> _本文抜粋_:
..........

週刊ダイヤモンドが調査した記事によると、大手不動産仲介業者三社の囲い込み率は、「住友不動産販売:囲い込み率5.4%」、「東急リバブル:囲い込み率3.8%」、「三井不動産リアルティ:囲い込み率21.2%)」です。

大手三社は囲い込みの事実を否定

しかし、WBSの番組内でも、大手不動産仲介業者三社(三井不動産リアルティ、住友不動産販売、東急リバブル)は、囲い込みの事実について否定をしていました。

三井不動産リアルティ
「これまで囲い込みの事実が明らかになったケースはありません」

住友不動産
「(囲い込みの)実態はないと認識している」

東急不動産ホールディングス
「(囲い込みの)事実はないと認識している」

売主が不動産の「囲い込み」を対策する方法

売主が直接「囲い込みを確認する対策・方法」をご紹介します。

電話で「物件確認」

不動産仲介業者の間では「物件の有無の確認(物件確認)」を電話で頻繁に行っています。

これから案内する物件に「申し込みがあるかないか」を、電話で確認する作業です。
申込が入っているにもかかわらず、お客様を案内したら「なんで紹介したんだ!」とトラブルになる可能性があるので。

囲い込みの確認は、以下の通りです。

  • 不動産仲介業者を装い、電話で「物件確認」を行う
  • 一般客を装い、電話で「問い合わせ」する

電話2回により、売却している物件が囲い込みされているかどうかを判別できます。

不動産業者の時に「申込みあり」、一般客の時に「申込みなし」だと囲い込みの疑い

不動産仲介業者を装って物件確認した際に「空いてません」と言ったにもかかわらず、一般客を装って物件確認した時に「空いています」と言ったら、囲い込みの疑いが高まります。

..........

> _データ抜粋_:

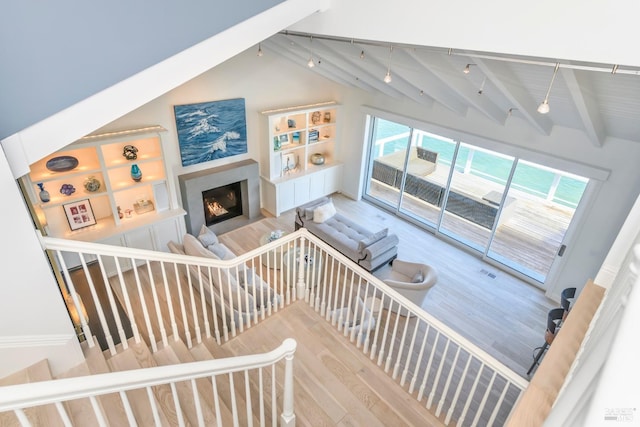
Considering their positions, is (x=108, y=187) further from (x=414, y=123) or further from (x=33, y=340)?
(x=414, y=123)

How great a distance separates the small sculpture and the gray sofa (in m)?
2.81

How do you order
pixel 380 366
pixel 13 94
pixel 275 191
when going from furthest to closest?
1. pixel 275 191
2. pixel 380 366
3. pixel 13 94

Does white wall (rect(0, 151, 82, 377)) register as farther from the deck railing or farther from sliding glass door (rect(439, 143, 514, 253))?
sliding glass door (rect(439, 143, 514, 253))

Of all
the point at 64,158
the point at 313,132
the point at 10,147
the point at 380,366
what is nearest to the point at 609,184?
the point at 380,366

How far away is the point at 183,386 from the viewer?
95.7 inches

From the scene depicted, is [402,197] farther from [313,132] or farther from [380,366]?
[380,366]

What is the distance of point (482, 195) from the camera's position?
6062 mm

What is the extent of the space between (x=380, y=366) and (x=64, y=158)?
4.65m

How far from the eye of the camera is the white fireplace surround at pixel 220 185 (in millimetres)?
5859

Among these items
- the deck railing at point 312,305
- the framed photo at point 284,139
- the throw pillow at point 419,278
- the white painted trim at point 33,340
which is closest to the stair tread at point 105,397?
the deck railing at point 312,305

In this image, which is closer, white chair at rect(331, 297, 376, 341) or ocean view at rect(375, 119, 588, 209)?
white chair at rect(331, 297, 376, 341)

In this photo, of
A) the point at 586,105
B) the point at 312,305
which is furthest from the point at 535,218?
the point at 312,305

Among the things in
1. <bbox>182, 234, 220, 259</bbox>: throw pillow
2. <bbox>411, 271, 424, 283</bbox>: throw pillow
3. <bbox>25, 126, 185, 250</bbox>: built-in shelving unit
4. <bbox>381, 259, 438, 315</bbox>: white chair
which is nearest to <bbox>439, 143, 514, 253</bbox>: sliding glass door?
<bbox>381, 259, 438, 315</bbox>: white chair

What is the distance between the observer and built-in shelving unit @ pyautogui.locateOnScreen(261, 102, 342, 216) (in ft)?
22.0
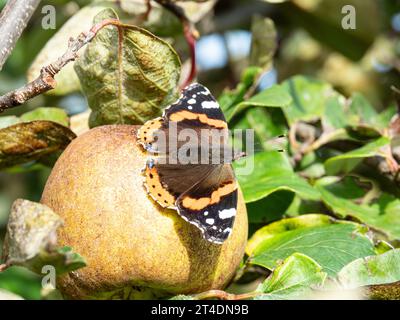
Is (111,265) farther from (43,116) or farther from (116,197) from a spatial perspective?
(43,116)

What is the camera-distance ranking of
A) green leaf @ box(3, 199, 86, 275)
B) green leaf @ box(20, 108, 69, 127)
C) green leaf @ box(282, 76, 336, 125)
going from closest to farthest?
green leaf @ box(3, 199, 86, 275) < green leaf @ box(20, 108, 69, 127) < green leaf @ box(282, 76, 336, 125)

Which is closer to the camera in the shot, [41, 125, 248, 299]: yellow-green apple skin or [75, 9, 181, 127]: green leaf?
[41, 125, 248, 299]: yellow-green apple skin

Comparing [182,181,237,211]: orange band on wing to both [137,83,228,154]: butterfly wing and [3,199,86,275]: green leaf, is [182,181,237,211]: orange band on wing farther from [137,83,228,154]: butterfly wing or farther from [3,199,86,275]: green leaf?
[3,199,86,275]: green leaf

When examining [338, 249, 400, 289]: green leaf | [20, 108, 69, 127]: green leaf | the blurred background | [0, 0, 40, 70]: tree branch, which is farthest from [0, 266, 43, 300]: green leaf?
[338, 249, 400, 289]: green leaf

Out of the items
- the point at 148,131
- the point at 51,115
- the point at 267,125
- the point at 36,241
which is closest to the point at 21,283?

..........

> _指示 1_: 不動産の囲い込みについての本文から、「不動産仲介業者の間では「物件」で始まり「囲い込みの確認は、以下の通りです。」まで続く部分を、一字も変えずに書き写して返してください。
> _指示 2_: 記録の中から、「distance」という文字列を含む行をすべて選び出し、そのまま書き写してください。

> _解答結果 1_:
不動産仲介業者の間では「物件の有無の確認(物件確認)」を電話で頻繁に行っています。

これから案内する物件に「申し込みがあるかないか」を、電話で確認する作業です。
申込が入っているにもかかわらず、お客様を案内したら「なんで紹介したんだ!」とトラブルになる可能性があるので。

囲い込みの確認は、以下の通りです。

> _解答結果 2_:
How great a distance separates the small sculpture and the gray sofa (in m)?
What is the distance of point (482, 195) from the camera's position?
What is the distance between the observer and built-in shelving unit @ pyautogui.locateOnScreen(261, 102, 342, 216) (in ft)?
What is the camera-distance ranking of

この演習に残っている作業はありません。